Over de fusie van de drie Nederlandse psychoanalytische verenigingen
Samenvatting
Afgelopen zomer zijn de drie Nederlandse psychoanalytische verenigingen gefuseerd. Een memorabele gebeurtenis aan de vooravond van honderd jaar georganiseerde psychoanalyse in Nederland. Het is de Nederlandse Vereniging voor Psychoanalyse (NVPA), het Nederlands Psychoanalytisch Genootschap (NPG) en de Nederlandse Psychoanalytische Groep (NPAG), dankzij inspanning van velen, gelukt om zich bijeen te voegen onder de nieuwe naam: de Nederlandse Psychoanalytische Vereniging, de NPaV.
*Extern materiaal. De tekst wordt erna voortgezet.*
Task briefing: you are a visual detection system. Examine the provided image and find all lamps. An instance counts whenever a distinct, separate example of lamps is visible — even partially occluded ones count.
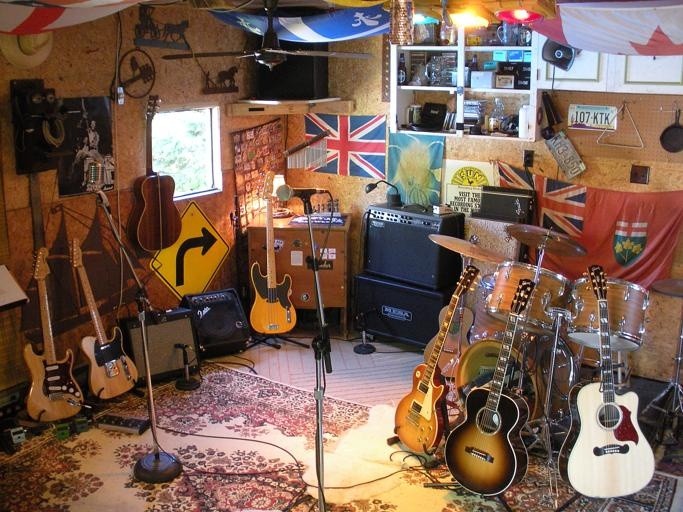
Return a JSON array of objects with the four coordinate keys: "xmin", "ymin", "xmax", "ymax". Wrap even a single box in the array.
[
  {"xmin": 265, "ymin": 173, "xmax": 291, "ymax": 218},
  {"xmin": 494, "ymin": 1, "xmax": 541, "ymax": 28},
  {"xmin": 363, "ymin": 180, "xmax": 402, "ymax": 210}
]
De NVPA werd opgericht op 24 maart 1917 ten huize van de psychiater A. van der Chijs, van Breestraat 117 te Amsterdam. Wellicht gestimuleerd door het relatieve isolement tijdens de Eerste Wereldoorlog kwamen de Nederlandse psychoanalytici er op dat moment toe een vereniging op te richten, lang nadat de eerste patiënten en professioneel geïnteresseerden zich bij Freud en andere Weense psychoanalytici hadden vervoegd om kennis te maken met deze nieuwe behandelwijze, en drie jaar na de oratie Ongeweten geestesleven van de Leidse hoogleraar psychiatrie Gerbrandus Jelgersma (1859-1942), waarin deze — voor het eerst op universitair niveau — wees op het wetenschappelijk belang van de psychoanalyse.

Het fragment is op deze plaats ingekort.